In 1765 he exhibited some 'stained' drawings at the exhibition in Spring Gardens, London and in 1768 a print by him of the 'Villa Adriana' (after Richard Wilson), was published. In 1770 he was elected an Associate of the Royal Academy. In 1772 he exhibited a painting of Temple Bar, and he contributed some illustrations to an edition of Sterne, published that year. Most of the landscapes in Kearsley's Copperplate Magazine (1776–1777) were engraved by him, as well as a few plates in its successor, 'The Virtuosi's Museum', and he both drew and engraved the headings of the Oxford Almanack for several years, for each of which he received 50 pounds.

For a long time he was chief scene-painter at the Haymarket Theatre in London, and appeared in the playbills as Signer Rookerini; but a few years before his death he was discharged, in consequence, it is said, of his refusal to aid in paying the debts of Colman, the manager.

In 1788 he began to make autumnal tours in the country, to which we owe most of those drawings which entitle him to an honourable place among the founders of the watercolour school. They are chiefly of architectural remains in Norfolk, Suffolk, Somerset, Warwickshire, and other counties, which he drew well, and treated with taste and refinement. His figures and animals were artistically introduced.

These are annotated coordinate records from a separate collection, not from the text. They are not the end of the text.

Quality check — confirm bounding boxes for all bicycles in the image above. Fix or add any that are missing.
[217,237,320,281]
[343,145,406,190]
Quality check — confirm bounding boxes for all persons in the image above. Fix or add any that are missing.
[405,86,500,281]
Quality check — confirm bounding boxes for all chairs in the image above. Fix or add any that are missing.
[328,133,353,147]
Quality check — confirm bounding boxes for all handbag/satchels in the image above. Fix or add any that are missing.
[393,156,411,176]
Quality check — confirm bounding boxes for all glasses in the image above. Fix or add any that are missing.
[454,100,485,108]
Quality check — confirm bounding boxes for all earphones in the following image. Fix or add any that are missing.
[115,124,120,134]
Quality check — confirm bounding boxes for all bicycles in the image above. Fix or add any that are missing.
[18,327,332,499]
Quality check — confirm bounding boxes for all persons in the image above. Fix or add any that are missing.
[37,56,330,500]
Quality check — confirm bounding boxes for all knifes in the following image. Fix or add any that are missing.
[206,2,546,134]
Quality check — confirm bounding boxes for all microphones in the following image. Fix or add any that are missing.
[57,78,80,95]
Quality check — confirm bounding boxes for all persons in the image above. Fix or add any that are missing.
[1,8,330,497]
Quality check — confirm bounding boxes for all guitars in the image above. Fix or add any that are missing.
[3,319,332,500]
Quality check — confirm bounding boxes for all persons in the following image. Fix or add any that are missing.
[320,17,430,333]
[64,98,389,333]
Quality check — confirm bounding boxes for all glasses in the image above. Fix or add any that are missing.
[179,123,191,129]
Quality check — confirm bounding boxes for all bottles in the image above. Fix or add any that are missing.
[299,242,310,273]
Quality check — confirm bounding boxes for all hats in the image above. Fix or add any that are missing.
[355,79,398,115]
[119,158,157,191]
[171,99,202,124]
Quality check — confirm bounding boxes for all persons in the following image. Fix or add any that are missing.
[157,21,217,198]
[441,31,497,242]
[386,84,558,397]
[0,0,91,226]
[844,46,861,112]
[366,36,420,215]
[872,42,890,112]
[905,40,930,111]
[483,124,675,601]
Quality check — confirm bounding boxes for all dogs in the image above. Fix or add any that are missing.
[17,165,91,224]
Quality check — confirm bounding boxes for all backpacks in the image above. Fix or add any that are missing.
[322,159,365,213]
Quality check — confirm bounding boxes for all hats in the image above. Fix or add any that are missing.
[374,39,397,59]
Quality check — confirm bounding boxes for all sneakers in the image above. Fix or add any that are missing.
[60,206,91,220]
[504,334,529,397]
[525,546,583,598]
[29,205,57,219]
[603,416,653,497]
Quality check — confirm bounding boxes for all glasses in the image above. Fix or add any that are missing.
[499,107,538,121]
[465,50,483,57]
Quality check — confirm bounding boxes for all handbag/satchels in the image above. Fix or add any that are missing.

Rooker became depressed after his discharge from the Haymarket Theatre, and died suddenly in his chair in Dean Street, Soho, on 3 March 1801. His drawings were sold at Squib's auction room in Savile Row in the following May, and realised £1,240.

Rooker was unmarried and lived his whole life in London. He exhibited one drawing at the Society of Artists, and ninety-eight at the Royal Academy. He was admired by J. M. W. Turner who learnt an aspect of painting technique called "colour scaling" by copying Rooker's "Gatehouse at Battle Abbey", and purchased over a dozen of Rooker's paintings after his death.